After suffering severe burns in a petrol bomb attack on his tank in Iraq, former soldier Karl Hinett set himself tough rehabilitation goals.
Five years ago, images of the ex-gunner and his colleagues on fire desperately climbing out of their Warrior tank were flashed on TV news bulletins around the world.
They came under attack in Basra in 2005 as an angry Iraqi mob chanted and taunted them.
The 23-year-old blacked out before he was taken to a field hospital.
He was put to sleep there and woke up "a week or two later" in Selly Oak Hospital in Birmingham with 37% burns to his hands, legs, arms and face.
Over the past five years he has lost count of the number of operations and skin grafts he has had there.
But now, after making a strong recovery, the former serviceman from Tipton in the Black Country said he wanted to say thank you to the staff that had treated him.
He plans to raise money for the burns unit by running a marathon every weekend for a year.
"I suppose I'm a glutton for punishment," he said.
As his surgery is almost at end, Mr Hinett said he wanted to show staff at the hospital how much he appreciated their efforts.
"The staff were always there smiling, even when my family were looking pretty miserable."
The attack in the southern Iraqi city came at a time when tensions were high in the area, with anti-British demonstrations taking place.
The soldiers, from the Staffordshire Regiment, were taking part in an Army rescue operation to free two British soldiers who were being held in Basra.
Petrol bombs were thrown at the tank and one entered the vehicle as the hatches were open, Mr Hinett's comrades said afterwards.
The soldiers were filmed leaping from the burning vehicle.
Recalling the incident, Mr Hinett told BBC News he remembered bricks being thrown at the vehicle and then being covered in flames and inhaling fumes.
"At first I was overwhelmed with panic," he said.
"I managed to get a grip on myself, I heard my commander say over the radio 'keep calm' - this was while he was on fire himself.
"I managed to get out and when I did get out I blacked out. Next thing I was aware of I was being stretchered away. The pain came later."
He said he had since had the word "unscarred" tattooed on his stomach to prove his spirit was not broken.
During the regiment's six-month tour of duty, five soldiers from the county's battle group were killed - three of them on one day in July.
After his return to the UK, Mr Hinett said he wanted to return to front-line activities with the Army but had now accepted that was not possible.

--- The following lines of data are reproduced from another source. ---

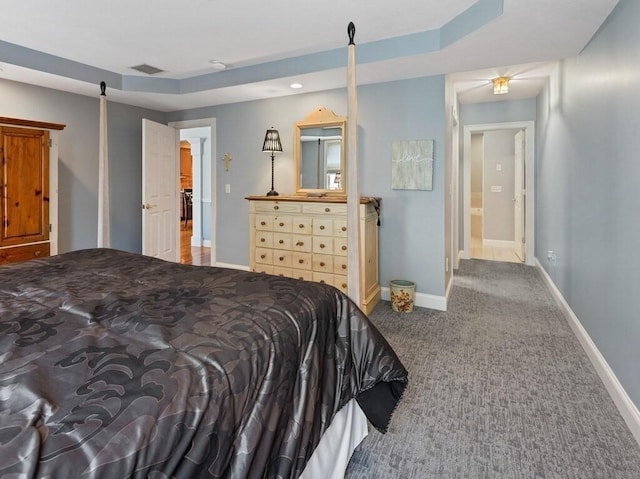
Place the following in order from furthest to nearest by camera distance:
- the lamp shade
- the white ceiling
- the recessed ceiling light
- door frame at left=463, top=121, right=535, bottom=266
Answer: door frame at left=463, top=121, right=535, bottom=266
the lamp shade
the recessed ceiling light
the white ceiling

"I tried going back for a little while," he said.
"The Army was fantastic about my options but I realised myself I would actually be more of a burden going back to that job role and that was the job that I loved.
"So, I decided myself and with my superiors it would be best if I had medical discharge.
"They did give me the option to stay. But my job role, or what I wanted to be, was an infantryman on the front-line."
He said he had since trained as a gym instructor and took part in the London Marathon in 2007.
He now enjoys travelling and exploring and said he was looking forward to the worldwide locations of each marathon he would be joining.
Mr Hinett begins in Zurich in January and said he was funding the runs himself.
"My surgery is coming to an end and to say thanks I was going to run a marathon every weekend for a year next year," he said.
"Hopefully I can raise a lot of money for the burns unit."
And, like his treatment and rehabilitation since the attack, he said: "It'll be long, but it'll be worth it."